Für diese Reichen sind Agrarbetriebe vor allem [2][wegen der
Landwirtschaftssubventionen] attraktiv. Die Europäische Union vergibt diese
EU-weit rund 58 Milliarden Euro pro Jahr bisher vor allem in Form von
„Direktzahlungen“, die die Landwirte einfach pro Hektar bekommen. Wer also
viel Land hat, bekommt auch besonders viel Geld vom Staat. Dieses viel
kritisierte System garantiert Investoren wie den Aldi-Erben eine sichere
Rendite, die wegen der andauernden Niedrig-Zins-Phase höher ist als die
jeder einigermaßen sicheren Anleihe auf dem Kapitalmarkt.
Eigentlich soll dieses Staatsgeld ländliche Regionen etwa in Mecklenburg
oder Sachsen-Anhalt stärken. Doch immer mehr Eigentümer der Agrarbetriebe
dort leben in Starnberg, Hamburg oder Hannover. Deshalb fließt immer mehr
dieser Subventionen anstatt in die wirtschaftlich schwachen Regionen im
Osten in den wohlhabenderen Westen.
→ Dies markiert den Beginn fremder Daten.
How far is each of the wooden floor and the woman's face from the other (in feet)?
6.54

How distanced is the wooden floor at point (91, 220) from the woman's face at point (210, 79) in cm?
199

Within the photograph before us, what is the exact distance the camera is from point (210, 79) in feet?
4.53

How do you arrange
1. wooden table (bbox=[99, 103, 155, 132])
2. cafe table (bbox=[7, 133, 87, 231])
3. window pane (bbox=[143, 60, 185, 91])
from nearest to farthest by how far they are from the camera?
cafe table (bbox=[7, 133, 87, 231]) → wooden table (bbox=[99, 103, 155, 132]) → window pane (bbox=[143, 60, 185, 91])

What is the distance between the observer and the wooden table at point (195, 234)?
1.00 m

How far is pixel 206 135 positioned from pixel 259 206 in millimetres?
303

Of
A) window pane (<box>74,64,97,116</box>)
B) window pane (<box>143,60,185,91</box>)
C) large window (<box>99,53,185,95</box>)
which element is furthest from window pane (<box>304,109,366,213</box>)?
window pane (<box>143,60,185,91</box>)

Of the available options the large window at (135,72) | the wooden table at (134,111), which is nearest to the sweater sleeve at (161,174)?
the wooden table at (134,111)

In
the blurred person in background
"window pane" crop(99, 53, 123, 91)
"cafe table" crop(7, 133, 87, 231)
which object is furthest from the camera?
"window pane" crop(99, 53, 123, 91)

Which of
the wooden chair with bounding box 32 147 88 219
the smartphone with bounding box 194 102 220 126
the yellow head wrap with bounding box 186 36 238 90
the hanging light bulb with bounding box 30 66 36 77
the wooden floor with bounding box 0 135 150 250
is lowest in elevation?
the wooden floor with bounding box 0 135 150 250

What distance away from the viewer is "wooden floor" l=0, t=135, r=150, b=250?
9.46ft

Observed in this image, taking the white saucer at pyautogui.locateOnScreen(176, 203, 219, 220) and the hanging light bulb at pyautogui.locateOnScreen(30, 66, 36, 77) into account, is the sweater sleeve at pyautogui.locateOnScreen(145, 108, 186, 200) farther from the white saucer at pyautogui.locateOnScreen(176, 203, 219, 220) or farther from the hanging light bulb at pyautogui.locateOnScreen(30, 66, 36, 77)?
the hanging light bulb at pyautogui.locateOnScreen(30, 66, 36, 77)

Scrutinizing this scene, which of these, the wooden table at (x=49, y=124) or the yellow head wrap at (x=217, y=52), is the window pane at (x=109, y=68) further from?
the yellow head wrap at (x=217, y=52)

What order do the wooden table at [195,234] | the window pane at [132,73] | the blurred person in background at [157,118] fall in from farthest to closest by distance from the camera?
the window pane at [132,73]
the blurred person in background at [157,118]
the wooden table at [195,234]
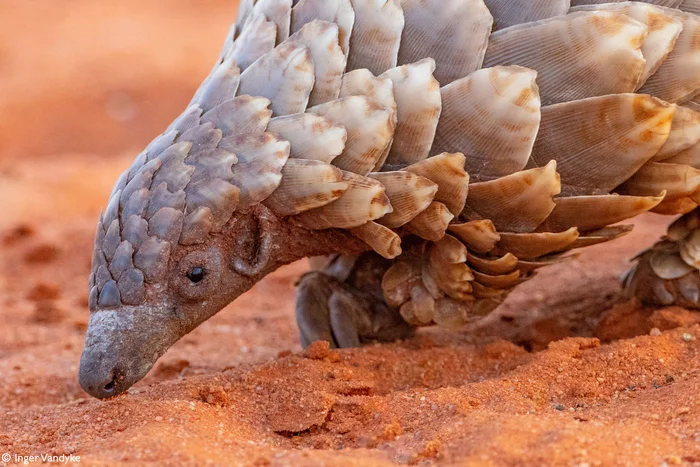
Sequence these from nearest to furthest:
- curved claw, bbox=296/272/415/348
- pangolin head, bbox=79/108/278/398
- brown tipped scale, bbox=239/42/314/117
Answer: pangolin head, bbox=79/108/278/398, brown tipped scale, bbox=239/42/314/117, curved claw, bbox=296/272/415/348

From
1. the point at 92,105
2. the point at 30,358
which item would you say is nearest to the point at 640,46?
the point at 30,358

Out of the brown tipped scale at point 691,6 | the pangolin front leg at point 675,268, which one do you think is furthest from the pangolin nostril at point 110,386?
the brown tipped scale at point 691,6

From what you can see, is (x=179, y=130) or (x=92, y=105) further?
(x=92, y=105)

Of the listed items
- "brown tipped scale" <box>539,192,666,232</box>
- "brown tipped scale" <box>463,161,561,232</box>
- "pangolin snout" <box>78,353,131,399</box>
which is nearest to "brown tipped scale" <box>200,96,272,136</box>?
"brown tipped scale" <box>463,161,561,232</box>

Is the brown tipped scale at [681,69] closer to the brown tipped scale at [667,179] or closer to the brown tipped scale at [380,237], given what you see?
A: the brown tipped scale at [667,179]

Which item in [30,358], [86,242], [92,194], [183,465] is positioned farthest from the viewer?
[92,194]

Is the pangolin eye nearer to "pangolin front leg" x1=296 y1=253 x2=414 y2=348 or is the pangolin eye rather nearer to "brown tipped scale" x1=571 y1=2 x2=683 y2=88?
"pangolin front leg" x1=296 y1=253 x2=414 y2=348

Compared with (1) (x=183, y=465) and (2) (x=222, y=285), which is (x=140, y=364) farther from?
(1) (x=183, y=465)
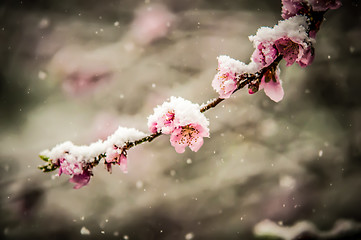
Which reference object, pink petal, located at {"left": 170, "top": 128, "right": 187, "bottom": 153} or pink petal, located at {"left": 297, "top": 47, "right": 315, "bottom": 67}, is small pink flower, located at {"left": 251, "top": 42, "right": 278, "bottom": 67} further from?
pink petal, located at {"left": 170, "top": 128, "right": 187, "bottom": 153}

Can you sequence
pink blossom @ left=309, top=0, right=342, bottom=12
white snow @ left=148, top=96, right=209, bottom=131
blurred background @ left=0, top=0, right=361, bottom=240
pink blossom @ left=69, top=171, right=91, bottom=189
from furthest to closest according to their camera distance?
blurred background @ left=0, top=0, right=361, bottom=240 → pink blossom @ left=69, top=171, right=91, bottom=189 → white snow @ left=148, top=96, right=209, bottom=131 → pink blossom @ left=309, top=0, right=342, bottom=12

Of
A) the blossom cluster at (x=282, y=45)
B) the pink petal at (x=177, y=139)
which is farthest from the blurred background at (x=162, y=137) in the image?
the blossom cluster at (x=282, y=45)

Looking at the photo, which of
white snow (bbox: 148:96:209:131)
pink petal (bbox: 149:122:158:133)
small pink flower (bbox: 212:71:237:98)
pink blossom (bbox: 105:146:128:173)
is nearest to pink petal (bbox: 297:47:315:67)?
small pink flower (bbox: 212:71:237:98)

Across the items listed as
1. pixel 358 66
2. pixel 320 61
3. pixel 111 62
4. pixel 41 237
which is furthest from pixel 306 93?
pixel 41 237

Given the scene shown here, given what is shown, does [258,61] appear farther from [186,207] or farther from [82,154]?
[186,207]

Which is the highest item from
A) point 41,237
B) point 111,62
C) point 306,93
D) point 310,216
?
point 111,62

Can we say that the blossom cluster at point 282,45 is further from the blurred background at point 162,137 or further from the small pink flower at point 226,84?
the blurred background at point 162,137

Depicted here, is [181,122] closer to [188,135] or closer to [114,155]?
[188,135]
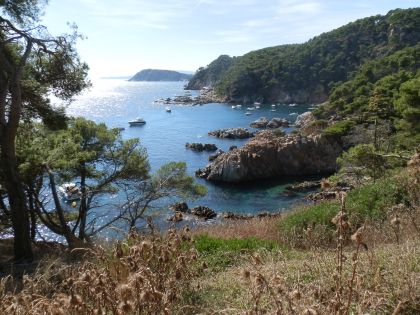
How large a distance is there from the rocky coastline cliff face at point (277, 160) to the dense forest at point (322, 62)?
6101 cm

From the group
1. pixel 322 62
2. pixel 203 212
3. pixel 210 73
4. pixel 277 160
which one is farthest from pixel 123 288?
pixel 210 73

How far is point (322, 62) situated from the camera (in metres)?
110

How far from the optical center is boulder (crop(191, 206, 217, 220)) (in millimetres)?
28253

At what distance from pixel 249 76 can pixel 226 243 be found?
106115 millimetres

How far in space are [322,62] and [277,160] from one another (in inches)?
3006

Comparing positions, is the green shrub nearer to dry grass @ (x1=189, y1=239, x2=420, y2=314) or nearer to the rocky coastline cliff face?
dry grass @ (x1=189, y1=239, x2=420, y2=314)

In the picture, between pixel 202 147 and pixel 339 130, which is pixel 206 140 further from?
pixel 339 130

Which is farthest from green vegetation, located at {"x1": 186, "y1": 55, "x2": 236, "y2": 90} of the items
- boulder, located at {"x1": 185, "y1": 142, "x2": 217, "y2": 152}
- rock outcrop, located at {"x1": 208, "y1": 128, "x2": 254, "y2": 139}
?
boulder, located at {"x1": 185, "y1": 142, "x2": 217, "y2": 152}

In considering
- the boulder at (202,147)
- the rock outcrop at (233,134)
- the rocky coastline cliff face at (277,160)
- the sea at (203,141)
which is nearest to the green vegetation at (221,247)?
the sea at (203,141)

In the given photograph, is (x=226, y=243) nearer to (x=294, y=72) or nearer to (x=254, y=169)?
(x=254, y=169)

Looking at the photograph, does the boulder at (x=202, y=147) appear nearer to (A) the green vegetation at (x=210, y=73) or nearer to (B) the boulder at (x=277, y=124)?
(B) the boulder at (x=277, y=124)

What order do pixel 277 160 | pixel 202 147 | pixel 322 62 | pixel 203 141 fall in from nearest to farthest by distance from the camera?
pixel 277 160 < pixel 202 147 < pixel 203 141 < pixel 322 62

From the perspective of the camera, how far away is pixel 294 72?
10925cm

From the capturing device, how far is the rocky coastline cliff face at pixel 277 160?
38875 millimetres
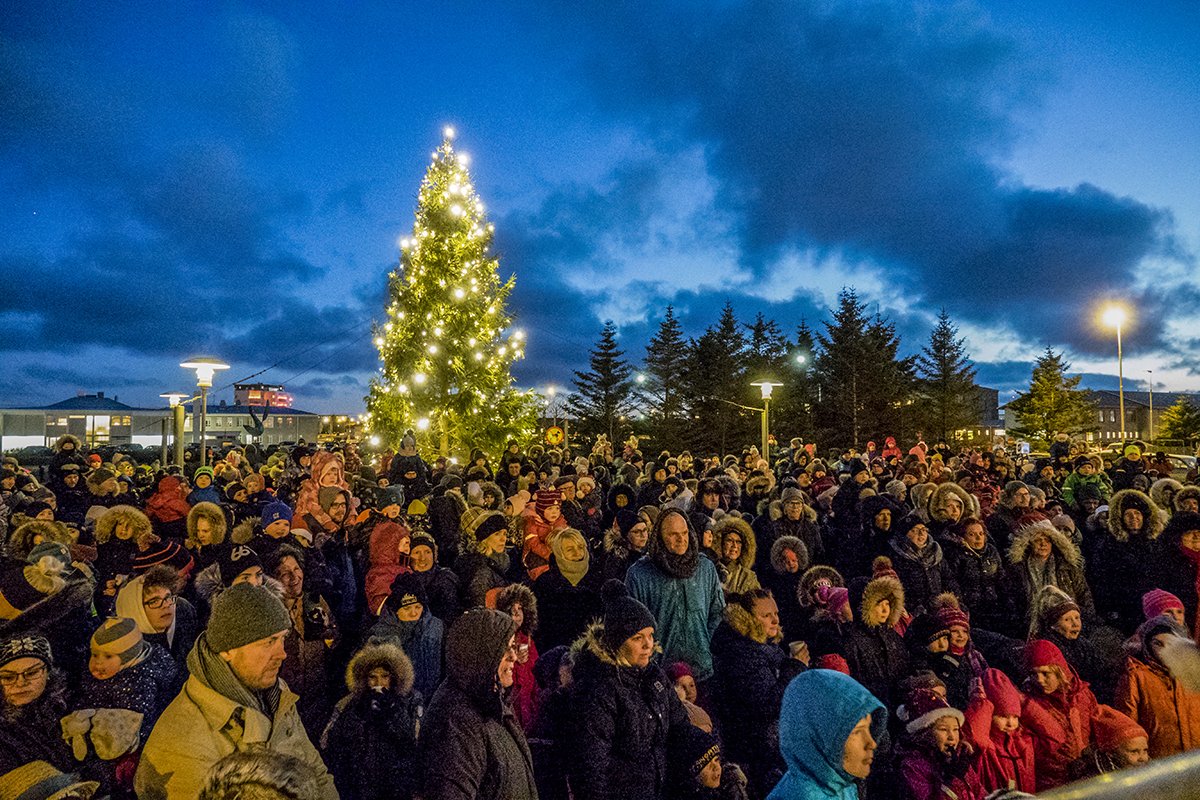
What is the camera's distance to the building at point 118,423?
185 feet

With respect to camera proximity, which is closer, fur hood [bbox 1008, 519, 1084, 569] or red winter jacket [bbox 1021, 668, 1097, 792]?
red winter jacket [bbox 1021, 668, 1097, 792]

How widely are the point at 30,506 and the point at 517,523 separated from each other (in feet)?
17.7

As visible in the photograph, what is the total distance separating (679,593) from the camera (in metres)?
4.52

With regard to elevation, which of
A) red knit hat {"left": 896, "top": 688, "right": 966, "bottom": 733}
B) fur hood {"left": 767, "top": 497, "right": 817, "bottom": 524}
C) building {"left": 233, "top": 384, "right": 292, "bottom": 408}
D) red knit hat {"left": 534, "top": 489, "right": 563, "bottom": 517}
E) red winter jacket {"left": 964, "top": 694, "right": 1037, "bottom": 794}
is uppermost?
building {"left": 233, "top": 384, "right": 292, "bottom": 408}

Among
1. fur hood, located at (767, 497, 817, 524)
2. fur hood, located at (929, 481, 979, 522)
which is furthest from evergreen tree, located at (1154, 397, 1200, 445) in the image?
fur hood, located at (767, 497, 817, 524)

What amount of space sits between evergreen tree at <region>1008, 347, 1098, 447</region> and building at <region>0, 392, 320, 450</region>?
→ 5139cm

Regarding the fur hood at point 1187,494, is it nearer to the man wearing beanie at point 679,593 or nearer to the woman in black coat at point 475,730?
the man wearing beanie at point 679,593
An Leute, die es eh nicht brauchen,
weil sie ja schon auf Millionen oder Milliarden – oft nur geerbt – sitzen.
Diese Umverteilung von Ost nach West, von Arm zu Reich, nehmen viele Leute
in den Dörfern wahr. Das trägt zu dem weit verbreiteten Gefühl bei,
abgehängt zu sein und dem Eindruck, dass die Reichen immer reicher werden.
Auch das speist den Unmut, von dem die AfD profitieren kann. Landgrabbing
ist also auch eine Gefahr für unsere tolerante Gesellschaft.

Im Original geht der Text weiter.